>> START

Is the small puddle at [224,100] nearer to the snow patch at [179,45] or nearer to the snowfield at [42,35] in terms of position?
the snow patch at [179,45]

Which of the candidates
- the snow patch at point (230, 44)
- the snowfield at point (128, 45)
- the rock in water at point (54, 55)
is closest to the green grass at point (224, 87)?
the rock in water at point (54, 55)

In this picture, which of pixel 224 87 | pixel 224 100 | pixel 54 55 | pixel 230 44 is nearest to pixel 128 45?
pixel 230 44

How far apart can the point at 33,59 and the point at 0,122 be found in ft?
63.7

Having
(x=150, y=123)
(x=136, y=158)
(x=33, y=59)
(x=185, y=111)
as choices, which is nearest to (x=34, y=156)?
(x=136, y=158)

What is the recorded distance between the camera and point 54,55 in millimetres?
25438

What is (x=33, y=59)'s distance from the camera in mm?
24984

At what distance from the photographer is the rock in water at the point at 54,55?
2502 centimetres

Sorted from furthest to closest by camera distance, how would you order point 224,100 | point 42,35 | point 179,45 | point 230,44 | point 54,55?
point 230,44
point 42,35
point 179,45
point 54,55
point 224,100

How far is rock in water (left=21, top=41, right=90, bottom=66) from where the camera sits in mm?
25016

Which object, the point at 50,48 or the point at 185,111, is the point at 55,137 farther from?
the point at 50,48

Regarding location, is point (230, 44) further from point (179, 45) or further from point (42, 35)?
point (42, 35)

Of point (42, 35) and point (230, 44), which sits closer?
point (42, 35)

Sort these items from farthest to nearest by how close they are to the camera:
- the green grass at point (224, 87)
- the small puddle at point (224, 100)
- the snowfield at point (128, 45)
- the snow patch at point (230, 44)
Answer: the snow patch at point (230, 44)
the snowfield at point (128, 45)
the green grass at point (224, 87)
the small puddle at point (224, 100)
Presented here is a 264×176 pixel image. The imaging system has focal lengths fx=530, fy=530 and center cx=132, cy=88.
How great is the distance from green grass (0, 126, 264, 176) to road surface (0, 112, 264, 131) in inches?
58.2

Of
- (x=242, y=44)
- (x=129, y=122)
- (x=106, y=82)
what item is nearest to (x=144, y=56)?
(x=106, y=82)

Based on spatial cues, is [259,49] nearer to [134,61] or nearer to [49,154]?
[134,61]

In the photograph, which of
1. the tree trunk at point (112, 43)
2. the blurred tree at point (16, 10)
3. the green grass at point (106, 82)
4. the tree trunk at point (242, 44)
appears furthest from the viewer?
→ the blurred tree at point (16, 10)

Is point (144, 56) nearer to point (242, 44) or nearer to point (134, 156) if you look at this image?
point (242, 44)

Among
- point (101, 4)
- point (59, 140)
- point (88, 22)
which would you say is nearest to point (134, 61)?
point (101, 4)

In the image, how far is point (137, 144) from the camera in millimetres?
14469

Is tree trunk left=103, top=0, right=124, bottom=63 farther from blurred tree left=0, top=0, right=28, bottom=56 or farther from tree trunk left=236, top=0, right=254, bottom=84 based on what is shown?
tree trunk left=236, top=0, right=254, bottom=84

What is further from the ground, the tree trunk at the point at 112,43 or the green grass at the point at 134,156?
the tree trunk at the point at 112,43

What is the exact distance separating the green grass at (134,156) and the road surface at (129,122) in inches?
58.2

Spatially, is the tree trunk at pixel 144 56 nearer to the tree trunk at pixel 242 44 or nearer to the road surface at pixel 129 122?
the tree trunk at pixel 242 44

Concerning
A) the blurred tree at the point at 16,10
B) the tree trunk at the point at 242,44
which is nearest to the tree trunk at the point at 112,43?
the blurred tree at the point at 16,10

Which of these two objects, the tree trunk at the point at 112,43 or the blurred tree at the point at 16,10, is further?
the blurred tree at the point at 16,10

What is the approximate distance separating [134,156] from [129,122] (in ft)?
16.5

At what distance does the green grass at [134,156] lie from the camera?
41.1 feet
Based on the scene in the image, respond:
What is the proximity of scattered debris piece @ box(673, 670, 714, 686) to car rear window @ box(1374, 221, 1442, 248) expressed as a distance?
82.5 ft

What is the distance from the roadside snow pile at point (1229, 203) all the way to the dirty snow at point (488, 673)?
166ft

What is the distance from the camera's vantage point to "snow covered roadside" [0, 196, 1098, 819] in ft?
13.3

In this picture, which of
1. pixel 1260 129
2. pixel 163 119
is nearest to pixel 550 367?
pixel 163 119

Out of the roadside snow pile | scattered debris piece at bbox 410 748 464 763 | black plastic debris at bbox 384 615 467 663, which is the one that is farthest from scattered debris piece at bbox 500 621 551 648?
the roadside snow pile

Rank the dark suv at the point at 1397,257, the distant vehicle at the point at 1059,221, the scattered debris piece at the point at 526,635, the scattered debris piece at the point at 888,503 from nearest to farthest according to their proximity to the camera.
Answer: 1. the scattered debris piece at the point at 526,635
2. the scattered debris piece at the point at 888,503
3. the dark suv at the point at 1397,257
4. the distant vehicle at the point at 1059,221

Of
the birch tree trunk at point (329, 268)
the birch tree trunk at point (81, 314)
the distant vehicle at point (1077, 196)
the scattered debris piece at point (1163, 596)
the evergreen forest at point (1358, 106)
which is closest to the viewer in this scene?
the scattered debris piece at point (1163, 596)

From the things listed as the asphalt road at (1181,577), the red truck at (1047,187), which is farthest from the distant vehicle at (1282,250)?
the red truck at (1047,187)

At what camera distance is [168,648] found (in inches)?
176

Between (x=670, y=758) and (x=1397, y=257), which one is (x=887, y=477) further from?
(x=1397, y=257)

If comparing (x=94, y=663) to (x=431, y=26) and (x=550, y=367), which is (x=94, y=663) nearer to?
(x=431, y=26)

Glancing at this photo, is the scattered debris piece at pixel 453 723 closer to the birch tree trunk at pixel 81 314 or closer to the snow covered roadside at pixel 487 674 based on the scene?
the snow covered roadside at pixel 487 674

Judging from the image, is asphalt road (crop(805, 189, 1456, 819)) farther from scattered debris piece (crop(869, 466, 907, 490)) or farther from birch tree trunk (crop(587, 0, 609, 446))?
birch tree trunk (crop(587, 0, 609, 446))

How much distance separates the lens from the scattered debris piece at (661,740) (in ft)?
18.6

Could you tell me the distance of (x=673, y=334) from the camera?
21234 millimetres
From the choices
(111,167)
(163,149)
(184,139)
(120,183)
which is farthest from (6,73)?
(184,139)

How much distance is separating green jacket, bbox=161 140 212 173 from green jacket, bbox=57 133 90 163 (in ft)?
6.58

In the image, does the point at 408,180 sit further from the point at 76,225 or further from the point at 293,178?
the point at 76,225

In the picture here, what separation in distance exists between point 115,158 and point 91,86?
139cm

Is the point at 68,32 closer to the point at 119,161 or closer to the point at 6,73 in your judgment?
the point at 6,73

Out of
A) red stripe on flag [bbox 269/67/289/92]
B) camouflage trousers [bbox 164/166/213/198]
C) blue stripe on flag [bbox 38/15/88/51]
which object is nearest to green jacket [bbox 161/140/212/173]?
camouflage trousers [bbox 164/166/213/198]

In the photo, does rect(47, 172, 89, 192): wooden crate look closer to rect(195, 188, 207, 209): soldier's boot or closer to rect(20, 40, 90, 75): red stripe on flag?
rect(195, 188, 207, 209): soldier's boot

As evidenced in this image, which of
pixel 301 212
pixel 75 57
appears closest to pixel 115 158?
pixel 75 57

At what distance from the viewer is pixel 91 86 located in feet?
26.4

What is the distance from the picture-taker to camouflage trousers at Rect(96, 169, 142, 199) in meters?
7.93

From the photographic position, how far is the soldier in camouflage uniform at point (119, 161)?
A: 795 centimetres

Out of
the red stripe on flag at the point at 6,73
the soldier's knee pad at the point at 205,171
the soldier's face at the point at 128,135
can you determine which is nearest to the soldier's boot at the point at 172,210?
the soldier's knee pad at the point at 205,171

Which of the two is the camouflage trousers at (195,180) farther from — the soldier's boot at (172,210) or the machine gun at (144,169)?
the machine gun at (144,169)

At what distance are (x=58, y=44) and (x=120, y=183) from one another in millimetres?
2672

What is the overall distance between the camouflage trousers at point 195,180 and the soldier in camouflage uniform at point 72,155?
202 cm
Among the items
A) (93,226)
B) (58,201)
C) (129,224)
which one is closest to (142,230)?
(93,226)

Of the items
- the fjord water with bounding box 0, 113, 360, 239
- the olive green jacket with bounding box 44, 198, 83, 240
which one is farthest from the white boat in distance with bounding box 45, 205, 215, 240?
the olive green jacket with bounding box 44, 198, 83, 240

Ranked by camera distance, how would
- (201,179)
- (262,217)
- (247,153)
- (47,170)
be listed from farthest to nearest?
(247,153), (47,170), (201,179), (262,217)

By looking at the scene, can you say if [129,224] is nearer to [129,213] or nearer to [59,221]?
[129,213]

>> END

◆ **SHORT EXERCISE**
Write out, word for word, the line containing "As evidenced in this image, which of" and every line after it to the end of the data above.

◆ **SOLUTION TO THIS EXERCISE**
As evidenced in this image, which of
pixel 301 212
pixel 75 57
appears closest to pixel 115 158?
pixel 75 57

At what distance from the viewer is pixel 91 86 located in feet?
26.4

What is the distance from the picture-taker to camouflage trousers at Rect(96, 169, 142, 199) in meters?
7.93

From the photographic position, how far is the soldier in camouflage uniform at point (119, 161)?
A: 795 centimetres

Out of
the red stripe on flag at the point at 6,73
the soldier's knee pad at the point at 205,171
the soldier's face at the point at 128,135
can you determine which is nearest to the soldier's boot at the point at 172,210?
the soldier's knee pad at the point at 205,171

Which of the two is the camouflage trousers at (195,180) farther from — the soldier's boot at (172,210) or the machine gun at (144,169)?
the machine gun at (144,169)

At what distance are (x=58, y=44) and (x=120, y=183) from one another in millimetres?
2672

What is the overall distance between the camouflage trousers at point 195,180 and the soldier in camouflage uniform at point 72,155?
202 cm
Among the items
A) (93,226)
B) (58,201)
C) (129,224)
which one is closest to (142,230)?
(93,226)

Of the items
- the fjord water with bounding box 0, 113, 360, 239
- the olive green jacket with bounding box 44, 198, 83, 240
which one is farthest from the white boat in distance with bounding box 45, 205, 215, 240?
the olive green jacket with bounding box 44, 198, 83, 240

Ranked by camera distance, how would
- (201,179)
- (262,217)
- (247,153)
- (47,170)
be listed from farthest to nearest?
(247,153), (47,170), (201,179), (262,217)

By looking at the scene, can you say if [129,224] is nearer to [129,213] or nearer to [59,221]?
[129,213]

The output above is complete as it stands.